Demandez à Claude comment piloter la stratégie commerciale avec cinq nouveaux clients. La réponse sera structurée et étayée, avec des recommandations crédibles. Régulièrement, vous lui dites ce qu'il se passe et vous lui demandez si vous devez changer de stratégie. Généralement, si ça se passait bien avant, il vous dira de ne rien changer.
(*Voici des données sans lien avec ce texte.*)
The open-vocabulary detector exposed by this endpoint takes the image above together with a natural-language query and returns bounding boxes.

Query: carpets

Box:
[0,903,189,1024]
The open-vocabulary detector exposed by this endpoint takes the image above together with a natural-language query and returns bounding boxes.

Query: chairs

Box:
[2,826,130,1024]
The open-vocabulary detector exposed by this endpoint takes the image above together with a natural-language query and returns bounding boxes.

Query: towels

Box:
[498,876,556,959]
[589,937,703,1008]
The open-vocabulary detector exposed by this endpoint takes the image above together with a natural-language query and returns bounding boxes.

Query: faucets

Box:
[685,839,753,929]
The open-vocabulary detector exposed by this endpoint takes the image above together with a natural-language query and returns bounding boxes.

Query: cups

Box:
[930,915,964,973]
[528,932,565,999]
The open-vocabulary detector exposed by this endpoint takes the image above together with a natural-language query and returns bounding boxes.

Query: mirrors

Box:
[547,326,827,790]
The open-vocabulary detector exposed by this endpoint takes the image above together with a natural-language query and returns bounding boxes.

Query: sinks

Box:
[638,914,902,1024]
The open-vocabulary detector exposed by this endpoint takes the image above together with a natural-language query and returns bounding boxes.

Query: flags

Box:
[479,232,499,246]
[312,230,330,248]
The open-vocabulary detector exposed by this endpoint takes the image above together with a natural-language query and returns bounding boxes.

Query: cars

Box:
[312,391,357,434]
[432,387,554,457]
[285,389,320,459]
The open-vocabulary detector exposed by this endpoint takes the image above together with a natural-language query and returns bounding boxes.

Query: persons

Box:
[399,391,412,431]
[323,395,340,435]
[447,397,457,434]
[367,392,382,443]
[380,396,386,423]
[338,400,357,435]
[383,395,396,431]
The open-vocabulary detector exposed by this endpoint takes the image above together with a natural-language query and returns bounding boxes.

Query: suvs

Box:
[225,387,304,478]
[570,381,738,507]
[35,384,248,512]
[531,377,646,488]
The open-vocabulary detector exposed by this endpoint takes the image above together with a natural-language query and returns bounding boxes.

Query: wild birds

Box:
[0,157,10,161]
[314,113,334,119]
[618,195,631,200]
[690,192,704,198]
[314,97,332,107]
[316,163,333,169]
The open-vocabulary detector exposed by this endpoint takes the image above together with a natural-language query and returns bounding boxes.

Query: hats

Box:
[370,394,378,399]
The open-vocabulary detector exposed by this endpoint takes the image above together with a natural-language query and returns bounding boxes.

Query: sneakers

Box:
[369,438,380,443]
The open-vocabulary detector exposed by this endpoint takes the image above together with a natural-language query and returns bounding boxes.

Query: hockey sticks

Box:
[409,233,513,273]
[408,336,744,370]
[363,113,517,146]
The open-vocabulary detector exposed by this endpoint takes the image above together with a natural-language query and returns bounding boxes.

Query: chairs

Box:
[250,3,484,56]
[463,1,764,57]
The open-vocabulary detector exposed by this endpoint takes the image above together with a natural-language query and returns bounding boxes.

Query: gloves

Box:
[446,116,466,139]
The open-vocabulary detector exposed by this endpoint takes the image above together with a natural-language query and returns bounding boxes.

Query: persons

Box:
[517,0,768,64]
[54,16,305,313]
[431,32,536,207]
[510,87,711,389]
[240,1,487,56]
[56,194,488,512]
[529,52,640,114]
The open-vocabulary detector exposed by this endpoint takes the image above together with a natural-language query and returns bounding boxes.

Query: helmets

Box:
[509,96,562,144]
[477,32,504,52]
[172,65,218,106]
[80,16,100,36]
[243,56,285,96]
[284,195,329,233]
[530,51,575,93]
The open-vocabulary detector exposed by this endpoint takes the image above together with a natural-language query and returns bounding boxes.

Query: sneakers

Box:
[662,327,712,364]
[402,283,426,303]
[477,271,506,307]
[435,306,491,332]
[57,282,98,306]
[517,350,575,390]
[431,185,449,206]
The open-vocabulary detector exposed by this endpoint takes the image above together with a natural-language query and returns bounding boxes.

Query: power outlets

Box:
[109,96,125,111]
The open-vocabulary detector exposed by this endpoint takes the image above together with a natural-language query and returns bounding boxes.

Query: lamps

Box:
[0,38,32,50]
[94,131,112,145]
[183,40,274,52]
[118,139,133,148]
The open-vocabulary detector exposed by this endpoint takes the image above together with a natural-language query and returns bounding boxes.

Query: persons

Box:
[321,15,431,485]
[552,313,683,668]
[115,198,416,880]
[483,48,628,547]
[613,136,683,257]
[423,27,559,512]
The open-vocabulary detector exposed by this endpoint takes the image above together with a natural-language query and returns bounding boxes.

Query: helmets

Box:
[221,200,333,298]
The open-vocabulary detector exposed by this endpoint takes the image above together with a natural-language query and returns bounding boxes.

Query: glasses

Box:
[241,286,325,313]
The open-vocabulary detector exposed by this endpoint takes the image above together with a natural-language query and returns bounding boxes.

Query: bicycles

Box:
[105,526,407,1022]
Cette tendance a un nom dans la recherche en sciences cognitives. On l'appelle l'absence d'exploration dirigée (la capacité à essayer délibérément une option incertaine pour réduire son incertitude). Et c'est probablement une des compétences qui fait le génie humain. Au moment où les agents IA prennent de plus en plus de décisions à notre place, il est important que vous compreniez le biais fondamental d'une IA face à l'incertitude.
Pourquoi l'adaptation à l'incertitude devient critique en 2026
L'usage des agents IA pour piloter des arbitrages a explosé en 2025-2026. Allocation de portefeuille publicitaire, priorisation de tickets support, gestion d'un pipeline commercial, choix de fournisseurs, sélection automatique de candidats dans un ATS. L'IA ne remplace plus que les tâches administratives, elle prend aussi des micro-décisions. Elle ingère vos données et vous recommande une décision. Elle a l'air sûre d'elle, et après tout, ce sont vos données qu'elle a ingéré, alors pourquoi ne pas lui faire confiance ?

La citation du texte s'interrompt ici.